The sun at crescent - not that we could tell that really - behind the high, thin cirrus surrounded by a perfect circle of pale rainbow, with all the light between the sun and the orb's border oddly greyed.

The light didn't seem to shift that fast, until, suddenly, it did.

Counting down loud enough that others could hear in the deepening twilight.

Diamond ring flare of light, and Jupiter above and Venus below, bright and clear, though the haze of skies washed away the other planets and the comet.

The burning, boiling hole in the sky; the glow of the horizon; the world holding its breath.

The brilliant scarlet gem, like a tiny ruby set in the ring now, on the bottom of the disc: a bright, flaring prominence visible to the naked eye.

The eternal moment passes; the diamond ring flares again. The gathered people let up a cheer: relief, gratitude, the return of sunlight.

K showing off his photographs to us, to other people who wander by.

Me commenting to Lark that the light was now back to the quality that we had been "oh, this is weird and unsettling" about, and now we felt practically normal again.

Me commenting to KJ that now they had to figure out how to explain this to their players (they are prepping their first TTRPG campaign and it is kicking off with an eclipse).

"The squirrel came back!"

AR, afterwards, declaring that the cosmos had done something awesome for her and ER as a birthday present.
mindways: (Default)

[personal profile] mindways 2024-04-10 04:09 pm (UTC)(link)
The way the color saturation fades out, slowly, in ways that are not consciously present to start with, but merely settle in as a growing sense of unease.

This! Even pretty far from totality, there's a quality to the light which is subtly different than "the light you get closer to dusk". I think we got to 93% totality or so, by which point the color of the world was like sunset, but lower-contrast - closer to a day with haze from wildfires but with a clear blue sky.

I remembered this from previous eclipses, and pointed it out to G before it became obvious. As it got stronger, he was trying to find words to describe it.
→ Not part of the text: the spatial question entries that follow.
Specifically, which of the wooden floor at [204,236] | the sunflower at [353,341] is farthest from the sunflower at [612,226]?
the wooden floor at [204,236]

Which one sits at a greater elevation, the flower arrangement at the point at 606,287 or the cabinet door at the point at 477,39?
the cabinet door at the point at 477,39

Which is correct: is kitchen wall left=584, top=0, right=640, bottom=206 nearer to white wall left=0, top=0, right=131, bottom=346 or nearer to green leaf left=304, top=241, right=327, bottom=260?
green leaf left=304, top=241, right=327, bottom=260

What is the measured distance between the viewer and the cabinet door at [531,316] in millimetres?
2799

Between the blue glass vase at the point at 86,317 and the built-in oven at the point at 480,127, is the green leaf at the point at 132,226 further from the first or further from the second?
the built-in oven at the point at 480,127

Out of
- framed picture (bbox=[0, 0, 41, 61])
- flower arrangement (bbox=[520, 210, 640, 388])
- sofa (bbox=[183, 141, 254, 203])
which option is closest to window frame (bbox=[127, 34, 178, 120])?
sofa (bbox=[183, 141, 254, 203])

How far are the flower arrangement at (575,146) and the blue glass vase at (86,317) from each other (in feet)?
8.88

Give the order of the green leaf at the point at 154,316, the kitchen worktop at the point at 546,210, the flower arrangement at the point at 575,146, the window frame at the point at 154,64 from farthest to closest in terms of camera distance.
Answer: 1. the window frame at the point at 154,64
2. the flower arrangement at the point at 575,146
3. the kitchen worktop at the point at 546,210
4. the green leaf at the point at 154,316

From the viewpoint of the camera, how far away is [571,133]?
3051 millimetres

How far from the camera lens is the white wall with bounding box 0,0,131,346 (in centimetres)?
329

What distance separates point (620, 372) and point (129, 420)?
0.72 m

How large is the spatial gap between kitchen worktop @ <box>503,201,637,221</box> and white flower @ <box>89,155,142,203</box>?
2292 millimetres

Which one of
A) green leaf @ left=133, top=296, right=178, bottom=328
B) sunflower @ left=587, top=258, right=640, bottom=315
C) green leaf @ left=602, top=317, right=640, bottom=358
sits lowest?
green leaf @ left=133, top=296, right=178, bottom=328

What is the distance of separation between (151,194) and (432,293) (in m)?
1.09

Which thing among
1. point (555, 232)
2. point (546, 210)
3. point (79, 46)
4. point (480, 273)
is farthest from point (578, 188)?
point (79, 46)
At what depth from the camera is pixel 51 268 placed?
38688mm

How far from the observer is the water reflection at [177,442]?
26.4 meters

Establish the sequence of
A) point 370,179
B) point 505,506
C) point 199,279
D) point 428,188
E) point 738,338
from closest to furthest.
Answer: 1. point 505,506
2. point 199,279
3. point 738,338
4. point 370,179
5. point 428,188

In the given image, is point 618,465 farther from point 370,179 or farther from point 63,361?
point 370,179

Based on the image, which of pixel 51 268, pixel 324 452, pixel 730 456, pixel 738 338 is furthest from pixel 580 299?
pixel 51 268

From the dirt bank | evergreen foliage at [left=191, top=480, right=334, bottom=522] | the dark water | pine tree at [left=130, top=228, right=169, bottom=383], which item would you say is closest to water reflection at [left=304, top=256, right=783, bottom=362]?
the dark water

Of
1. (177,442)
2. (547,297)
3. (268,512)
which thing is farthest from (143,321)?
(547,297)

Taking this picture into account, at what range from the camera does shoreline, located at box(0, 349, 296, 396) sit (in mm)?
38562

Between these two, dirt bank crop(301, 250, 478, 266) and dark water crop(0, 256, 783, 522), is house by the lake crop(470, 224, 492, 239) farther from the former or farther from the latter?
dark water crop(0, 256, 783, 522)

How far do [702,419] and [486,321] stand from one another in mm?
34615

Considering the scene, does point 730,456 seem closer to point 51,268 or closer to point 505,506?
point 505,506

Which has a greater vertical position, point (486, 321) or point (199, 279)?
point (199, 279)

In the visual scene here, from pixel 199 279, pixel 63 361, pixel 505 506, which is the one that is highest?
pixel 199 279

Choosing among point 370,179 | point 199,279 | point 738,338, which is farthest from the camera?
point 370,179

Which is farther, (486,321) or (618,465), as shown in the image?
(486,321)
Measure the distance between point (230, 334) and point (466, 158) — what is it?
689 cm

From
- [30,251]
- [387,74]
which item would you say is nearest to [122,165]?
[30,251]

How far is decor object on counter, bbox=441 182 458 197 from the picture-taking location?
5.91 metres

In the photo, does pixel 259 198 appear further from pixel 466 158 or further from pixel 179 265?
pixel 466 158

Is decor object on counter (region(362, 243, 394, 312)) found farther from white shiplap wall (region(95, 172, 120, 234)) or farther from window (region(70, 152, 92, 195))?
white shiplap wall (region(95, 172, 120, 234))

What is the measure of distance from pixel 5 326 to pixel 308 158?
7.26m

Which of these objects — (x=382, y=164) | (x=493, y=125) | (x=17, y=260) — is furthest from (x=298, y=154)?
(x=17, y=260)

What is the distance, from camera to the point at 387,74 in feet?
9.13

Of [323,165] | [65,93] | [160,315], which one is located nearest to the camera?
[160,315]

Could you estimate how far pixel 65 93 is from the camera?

(He wants to experience a total eclipse at some point, as do I - looks like we'll either need to wait a couple decades or travel to a different continent, though.)
mindways: (Default)

[personal profile] mindways 2024-04-10 06:46 pm (UTC)(link)
Ha!

(My phone kept correcting the sun into circularity, until I changed various advanced settings.)
brooksmoses: (Default)

[personal profile] brooksmoses 2024-05-06 07:03 am (UTC)(link)
I would guess that it's not even color-correcting really; I've taken long-exposure photos at nighttime that came out as perfectly normal green trees against a mostly-perfectly-normal blue sky (only mostly normal, because it did have stars visible in it), and they weren't particularly color-corrected. But the eye cells that see color are less sensitive to dim light than the full-spectrum ones, so what's happening is that we're seeing less of the color than we'd expect to.

brooksmoses: (Default)

[personal profile] brooksmoses 2024-05-06 06:56 am (UTC)(link)
Yeah. It seems odd for it to have been notable at 40% totality or whatever we got to out here, through tinted windows (which are not darkly tinted, but the usual not-glarey large office windows), but it distinctly was.
rosefox: Green books on library shelves. (Default)

[personal profile] rosefox 2024-04-11 01:23 am (UTC)(link)
The burning, boiling hole in the sky; the glow of the horizon; the world holding its breath.

It feels redundant to say that this description is breathtaking, but it really is. Thank you for sharing it.